What you will do >>
(1) Translate this sentence from the forum thread about a low-altitude drive from Los Angeles to Michigan into Spanish: "I have enough vacation time to add some days onto our trip if need be."
(2) Please write out the forum thread about a low-altitude drive from Los Angeles to Michigan from "## sammigrrl" up to and including "her breathing issues.".
(3) Carry on the forum thread about a low-altitude drive from Los Angeles to Michigan from where it stops.

Document section >>
# Topics > Favorite Routes in North America >  Best (lowest altitude) Route for Moving Mom From Los Angeles to Michigan

## sammigrrl

I've seen several similar threads to the one I'm about to create, but none of them quite answered my question. So, here goes :)

My mom is in her 60's and I'm looking to move her from Los Angeles to Michigan. She has COPD and therefore, has issues with oxygen. She has taken a couple of airplane trips since being diagnosed a few years ago, however, the trips always take a lot out of her.

I'm looking to move her out to Michigan this summer/fall so she can be close by.  The two issues I foresee with this are 1) she's absolutely terrified of mountain roads, and 2) she has to be careful with high altitudes because of her breathing issues.

I've spent about an hour or two on Google Maps and searching random checkpoint elevations until finally finding this forum. 

So, for all you seasoned road trippers, if I do end up driving my mother out to Michigan, what is the absolute flattest and *closest to sea level altitude* route?  Does one even exist?  I have enough vacation time to add some days onto our trip if need be. My #1 concern is for the safety of my mom.

Of course we'll be asking her doctor if she can handle such a trip, or if she needs to fly, but I'm trying to figure out how much vacation time I'll need as as early in advance as possible.

Thanks so much!

SammiGrrl

----------


## AZBuck

Welcome aboard the RoadTrip America Forums!

Entries shown >>

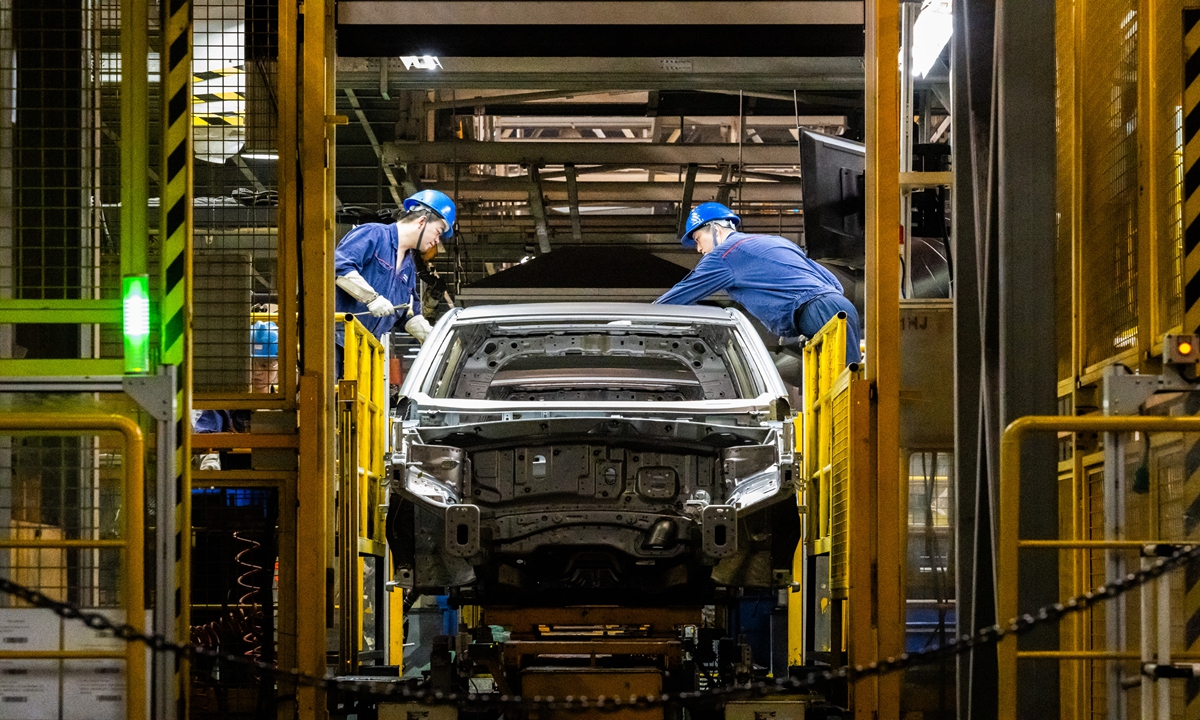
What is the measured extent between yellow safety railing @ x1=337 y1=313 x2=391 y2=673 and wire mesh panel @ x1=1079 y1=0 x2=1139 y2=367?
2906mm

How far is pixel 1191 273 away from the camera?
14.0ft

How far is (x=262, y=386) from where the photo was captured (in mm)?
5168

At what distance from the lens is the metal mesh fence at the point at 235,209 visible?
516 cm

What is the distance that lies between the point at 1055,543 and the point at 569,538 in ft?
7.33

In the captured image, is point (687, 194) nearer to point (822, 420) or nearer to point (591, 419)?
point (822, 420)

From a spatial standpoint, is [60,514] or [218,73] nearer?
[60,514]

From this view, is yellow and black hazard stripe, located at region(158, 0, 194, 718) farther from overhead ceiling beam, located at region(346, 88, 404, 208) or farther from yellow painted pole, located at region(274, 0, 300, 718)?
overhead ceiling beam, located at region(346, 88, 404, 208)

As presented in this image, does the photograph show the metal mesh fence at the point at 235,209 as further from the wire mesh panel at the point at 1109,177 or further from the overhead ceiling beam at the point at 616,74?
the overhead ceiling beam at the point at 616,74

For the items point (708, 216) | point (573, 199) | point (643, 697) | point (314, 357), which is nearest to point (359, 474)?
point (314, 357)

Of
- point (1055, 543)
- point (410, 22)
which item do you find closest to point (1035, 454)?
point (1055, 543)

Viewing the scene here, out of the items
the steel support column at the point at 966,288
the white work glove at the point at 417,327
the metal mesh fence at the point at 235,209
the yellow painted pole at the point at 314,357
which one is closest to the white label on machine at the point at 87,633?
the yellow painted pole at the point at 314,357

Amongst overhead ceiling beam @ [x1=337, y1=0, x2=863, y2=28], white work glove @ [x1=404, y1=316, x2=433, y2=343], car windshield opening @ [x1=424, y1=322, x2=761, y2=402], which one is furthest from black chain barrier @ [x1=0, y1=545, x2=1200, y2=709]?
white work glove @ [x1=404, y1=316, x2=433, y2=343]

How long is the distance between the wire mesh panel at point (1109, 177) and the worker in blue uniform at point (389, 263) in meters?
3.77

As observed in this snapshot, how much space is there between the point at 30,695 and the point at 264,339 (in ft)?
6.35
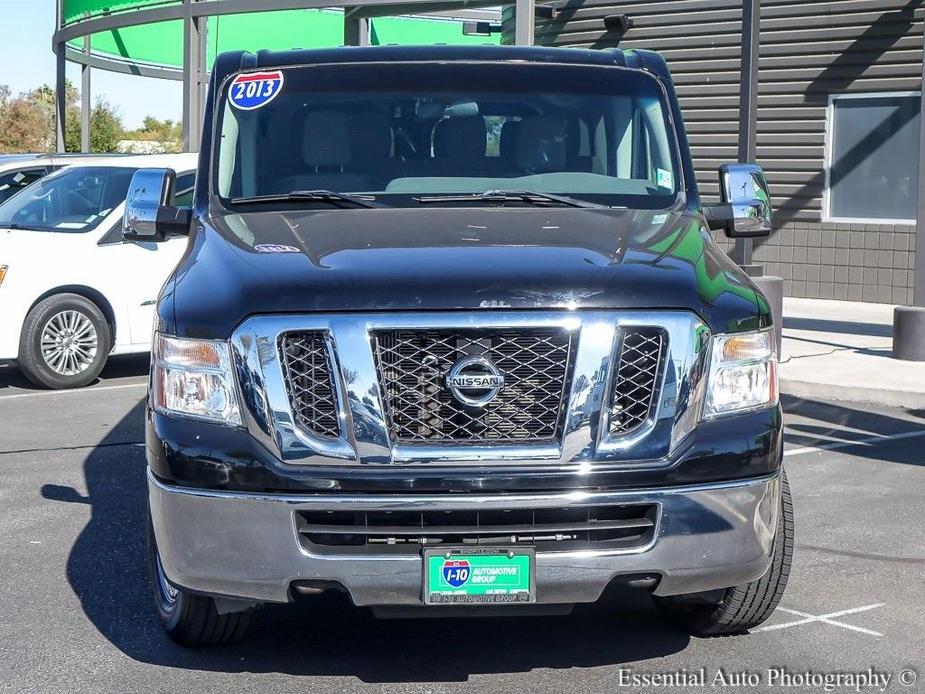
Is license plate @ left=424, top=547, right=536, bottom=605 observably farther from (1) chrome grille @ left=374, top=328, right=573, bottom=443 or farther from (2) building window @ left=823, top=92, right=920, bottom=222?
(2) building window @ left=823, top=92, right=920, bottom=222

Answer section >>
(1) Tengo suficientes días de vacaciones para añadir algunos días a nuestro viaje si hace falta.

(2)
## sammigrrl

I've seen several similar threads to the one I'm about to create, but none of them quite answered my question. So, here goes :)

My mom is in her 60's and I'm looking to move her from Los Angeles to Michigan. She has COPD and therefore, has issues with oxygen. She has taken a couple of airplane trips since being diagnosed a few years ago, however, the trips always take a lot out of her.

I'm looking to move her out to Michigan this summer/fall so she can be close by.  The two issues I foresee with this are 1) she's absolutely terrified of mountain roads, and 2) she has to be careful with high altitudes because of her breathing issues.

(3)
The most relevant recent discussion is this one, so if you haven't read through it be sure to now. Note that the highest elevations along I-90 are just a couple of passes in the 6,000 to 6,500 foot range. For comparison, the cabins of most commercial jetliners are 'pressurized' to an elevation of around 9,000 feet. A journey on I-90 will therefore less stressful to your mother's breathing than an airline flight, plus she'll have a more comfortable seat and a better view. You should also keep in mind that Interstates are built to stringent design standards which limit both the steepness and curvature of the road. Driving these multilane highways is NOT the same as driving two lane mountain roads with lots of switchbacks and steep grades. The one thing you can do for her is simply slow down a bit if she starts getting nervous, stay with (but well spaced from) the trucks in the right hand lane and eventually you'll be through the worst of the 'mountains' and out on the Great (flat) Plains.

AZBuck

----------


## Mark Sedenquist

There are too many mountain ranges between LA and Michigan to stay at or near to sea level.  We're actually building a mapping application right now that can create an low elevation-optimized route -- but I think this one is the lowest you'll find:

I-5 to I-8 to I-10 to I-20 to I-30 and I-40 and then north to Michigan
On this route, Tucson will be 2389 and Las Cruces, NM will be 3908 feet. -- this will seem more mountainous in places -- but the roads will still be 3-6 lanes wide.

An alternative route is this one:
I-10 to CA-62 to US-95 to I-15 to I-80 to Michigan.
Even though this route will have you drive (mostly) in the valleys between tall mountain ranges, you will still reach 4200 feet in Salt Lake City  and 6100 feet in Green River, Wyoming.

Mark

----------


## Foy

> An alternative route is this one:
> I-10 to CA-62 to US-95 to I-15 to I-80 to Michigan.
> Even though this route will have you drive (mostly) in the valleys between tall mountain ranges, you will still reach 4200 feet in Salt Lake City  and 6100 feet in Green River, Wyoming.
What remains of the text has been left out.